Me aburrían enormemente sus conversaciones típicas sobre los hombres, los chismes de corte, criticar a otras damas por impúdicas. La mayoría no era feliz con sus matrimonios y con su rol de madres.
- Ya verás querida que tu prometido, Joaquín Echegaray, es muy guapo y un auténtico caballero. Falta poco para que regrese de su viaje por Europa.- Me dijo Augusta muy entusiasta.
- No me la espantes, para ti todos los chicos son guapos.- Le recriminó María Elsa.- Además, no disponemos de tantas referencias de él. A mí me han dicho que es un joven muy rebelde, por eso su familia lo ha enviado a Europa.
- Gracias por vuestros consejos. Aún así, mi destino es casarme con él. Me fió de los designios Dios y el criterio de mi papito.- Le corte de forma severa. Acalle mi voz interior que me gritaba todo lo contrario.
- Mercedes, tú eres la única que debería de decidir sobre tu vida y futuro. Si tienes vocación religiosa, lucha por ello.- Me remarcó con vehemencia. Enmudecí, impactada por la firmeza de su discurso. Mi otra cuñada se mosqueo un poco y empezaron una pequeña disputa.
- Por favor Elsita, el destino de toda mujer es casarse y tener hijos. Si no eres feliz con Horacio, no llenes la cabeza con pájaros a nuestra cuñadita. Las dos sabemos que a ti el casamiento te ha ido de perlas. Si no fuera por los Möller…- Su amenaza me hizo erizar la piel. Miré a la chica rubia, que no se había sonrojado.
- Augusta, tu matrimonio y el mío son iguales, un acuerdo mercantil. ¿Estás orgullosa de ser mercancía de tus padres? Y veo perfectamente como miras a mi marido, no soy ciega.- La miro con desprecio y no añadió nada más. Se dirigió hacia la puerta de mi alcoba y me pidió disculpas.- Lo siento Mechita, no debo de meterme en tus asuntos, no me incumben.
- No te preocupes. Gracias por los consejos. Pero por favor, no os discutís por mí. Tengo muy asumido cuál es mi misión en ese mundo.- Le cogí la mano y se la apreté. Me lo agradeció y se fue. Mi otra cuñada, se quedo más tiempo, riendo de una forma triunfal.
- Amiga, no debes de hacerle caso. María Elsa ha tenido una vida muy liberal e impúdica. Se la obligo a contraer matrimonio con Horacio, para tapar sus vergüenzas. Es una desagradecida.- Sus palabras llenas de veneno no me gustaron. Sin posicionarme por ninguna de las dos, le pedí educadamente que se marchara. En aquellos momentos, extrañaba la vida monacal. El silencio, el compañerismo, los pequeños dolores de cabeza y lejos de las malicias humanas.
- Querida Augusta, sólo a Dios le concierne juzgar nuestros actos. Seguramente, cada uno tiene sus pecados a confesar.- Su rostro hermoso se le borro la sonrisa de satisfacción.

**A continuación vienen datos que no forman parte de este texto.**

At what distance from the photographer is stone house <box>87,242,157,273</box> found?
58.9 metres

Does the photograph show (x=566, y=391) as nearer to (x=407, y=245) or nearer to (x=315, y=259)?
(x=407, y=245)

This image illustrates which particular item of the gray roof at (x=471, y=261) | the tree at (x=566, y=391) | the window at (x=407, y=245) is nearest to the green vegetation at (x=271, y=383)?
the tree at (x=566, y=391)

- ¡Ah, Mechita eres tan inocente! Espero que Elsita no te defraude, si supieras sus secretos no la defenderías tanto.- El placer del morbo estaba impresa en su mirada marrón. Sólo ella me hace sentir incomoda, tan altiva y fingiendo ser una perfecta dama.

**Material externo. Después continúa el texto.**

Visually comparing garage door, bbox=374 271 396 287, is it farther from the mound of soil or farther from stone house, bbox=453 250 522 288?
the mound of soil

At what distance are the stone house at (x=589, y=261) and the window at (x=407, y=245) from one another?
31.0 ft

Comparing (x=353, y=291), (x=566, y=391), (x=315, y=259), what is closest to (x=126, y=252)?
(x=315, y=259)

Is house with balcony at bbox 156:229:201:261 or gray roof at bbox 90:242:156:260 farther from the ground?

- ¿Así hablas de una buena amiga? No me quiero imaginar que dirás de los otros…- No evite recriminarle. Tarde solo unos segundos en lamentar mi osadía.- Lo siento, no me gusta que se injurie a nadie.
- Así es la sociedad querida. Para la corte eres la beata prometida del futuro Márquez de Echegaray.- Ironizó de forma cruel. Me contuve para no soltarle ningún impropio y le señale otra vez la puerta. Por fin se fue.
Me quede sola y sintiéndome muy triste. La Duquesa Quiroga tenía razón, seguía sin apetecerme casarme. Me arrodille y empecé a rezar para que me diera valor por acatar su santa voluntad.